Os partidos políticos realizam, aparentemente, a função mediadora
entre sociedade civil e Estado, via representação política. Esse processo é,
por sua vez, organizado pelo aparato estatal via criação dos processos
legislativos, eleitorais, parlamentos, etc. Os partidos políticos são
constrangidos, tanto pelo aparato estatal quanto por seus próprios interesses,
a criarem uma máquina organizativa, burocrática. A formação dos partidos
políticos significa, simultaneamente, a burocratização das formas organizativas
anteriores, que é acompanhada também por sua mercantilização. É por isso que
tanto os partidos conservadores quanto os progressistas se tornam organizações
burocráticas, apesar das diferenças entre ambos.
O caráter burocrático dos partidos conservadores não traz
nenhuma estranheza, mas isso ocorre no caso dos partidos progressistas. No
fundo, a questão é que a força da burocracia é diferente em ambos os casos. Os
partidos conservadores são organizações burocráticas, mas trata-se de uma
burocracia moderada e inteiramente subordinada à burguesia. No caso dos partidos
progressistas, especialmente os que se denominam “social-democratas”,
“comunistas”, “socialistas”, “operários”, dos “trabalhadores”, trata-se de uma
burocracia relativamente autonomizada e que busca maior autonomização. A
burocratização é o objetivo fundamental dos partidos progressistas e é um
objetivo secundário nos partidos conservadores.

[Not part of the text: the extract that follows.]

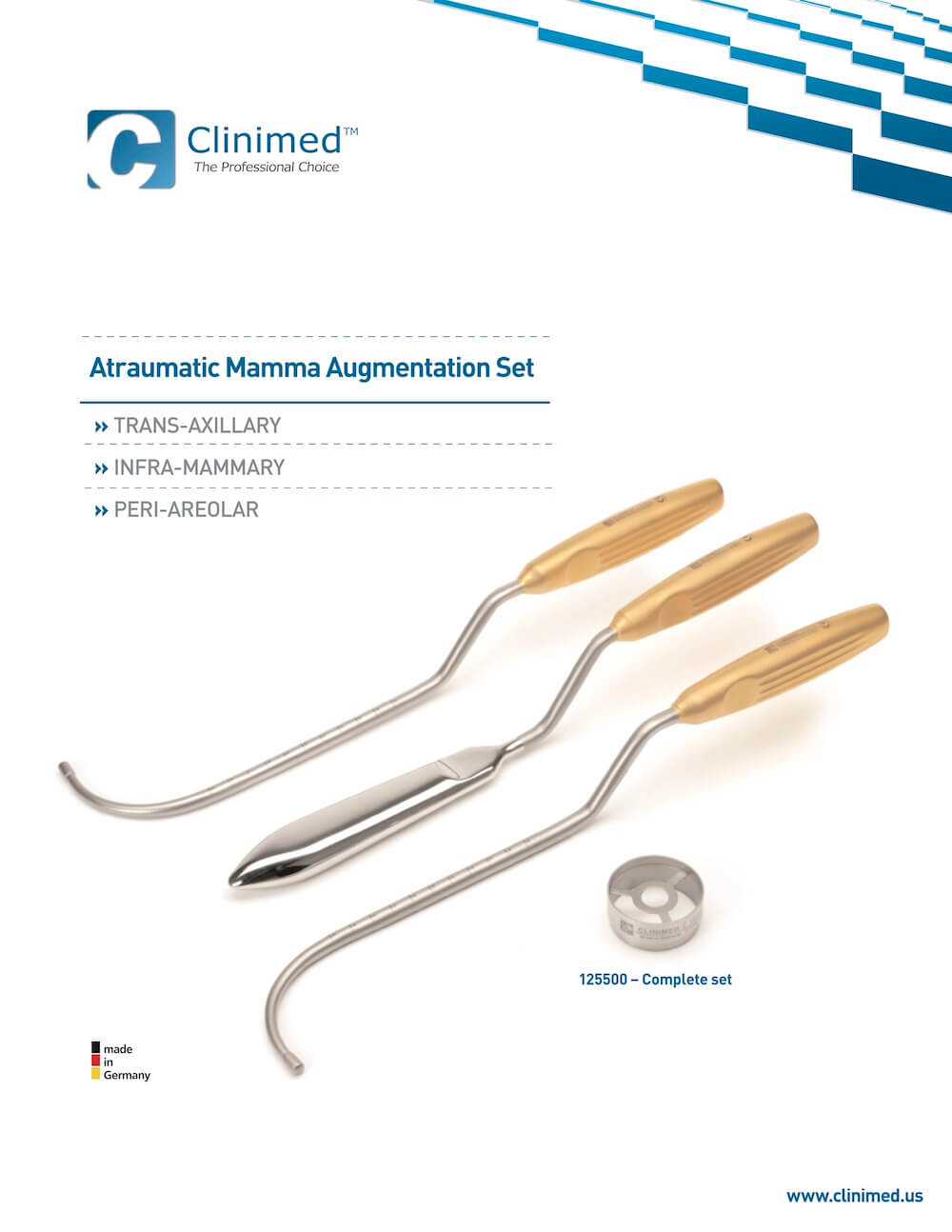 CLINIMED_Atraumatic-Mamma-Augmentation-Set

Isso remete ao problema da classe burocrática. A burocracia
é uma classe social (VIANA, 2018; VIANA, 2015a) e possui diversas frações e
divisões internas. A burocracia tem o controle como atividade fixa derivada de
sua posição na divisão social do trabalho (VIANA, 2018; VIANA, 2015a). Nós
podemos dividir a burocracia por suas frações: burocracia estatal, burocracia
empresarial, burocracia universitária, burocracia eclesiástica, burocracia
partidária, burocracia sindical, etc. E podemos realizar subdivisões: a
burocracia estatal é dividida em uma burocracia estatutária (que é permanente,
pois seu meio de acesso é concurso público) e uma burocracia governamental (cujo
meio de acesso é via eleições ou nomeação). Essa divisão, no entanto, não
esgota a complexidade, pois existem outras divisões. Dentre elas destacaríamos
apenas dois exemplos: a divisão entre os estratos de renda e a que ocorre na
posição de poder dentro de determinada organização burocrática. Por estratos de
renda, que é meramente quantitativa e delimitada apenas no âmbito salarial,
temos a alta burocracia, a média burocracia e a baixa burocracia. No plano da
posição de poder no interior de uma organização burocrática, podemos observar a
existência de uma burocracia superior e inferior (que podem ter divisões e
subdivisões, por sua vez).
Aqui nos interessa uma fração específica da burocracia, a
partidária. Os partidos políticos são organizações burocráticas criadas no
capitalismo e cuja função é controlar a participação individual no processo
eleitoral e democracia representativa e, uma vez existindo, passa a gerar uma
nova fração da classe burocrática, cujo interesse fundamental é sua reprodução
ampliada e a conquista do poder estatal. Assim, a burocracia partidária efetiva
um processo de controle dentro dos partidos políticos. No caso dos partidos
conservadores (direita), o que predomina é geralmente a alta burocracia, mais
estruturalmente subordinada à burguesia, tanto no interior do partido quanto no
conjunto da sociedade. Nos partidos progressistas (esquerda), há o predomínio
da média ou baixa burocracia (a baixa burocracia é mais forte nos progressistas
extremistas, como no caso dos partidos bolchevistas e a média burocracia tende
a ser mais forte nos progressistas moderados, como ocorre nos partidos
social-democratas). A burocracia partidária é mais forte e com maior capacidade
dirigente nos partidos progressistas, pois a ausência relativa da burguesia e
sua maior autonomia possibilitam isso.
Quais são os interesses dos partidos políticos? Os
interesses dos partidos é o daqueles que o fazem existir, especialmente
daqueles que tomam as decisões no seu interior: a burocracia. E o interesse da
burocracia é burocratizar, ou seja, intensificar o controle (interno e externo)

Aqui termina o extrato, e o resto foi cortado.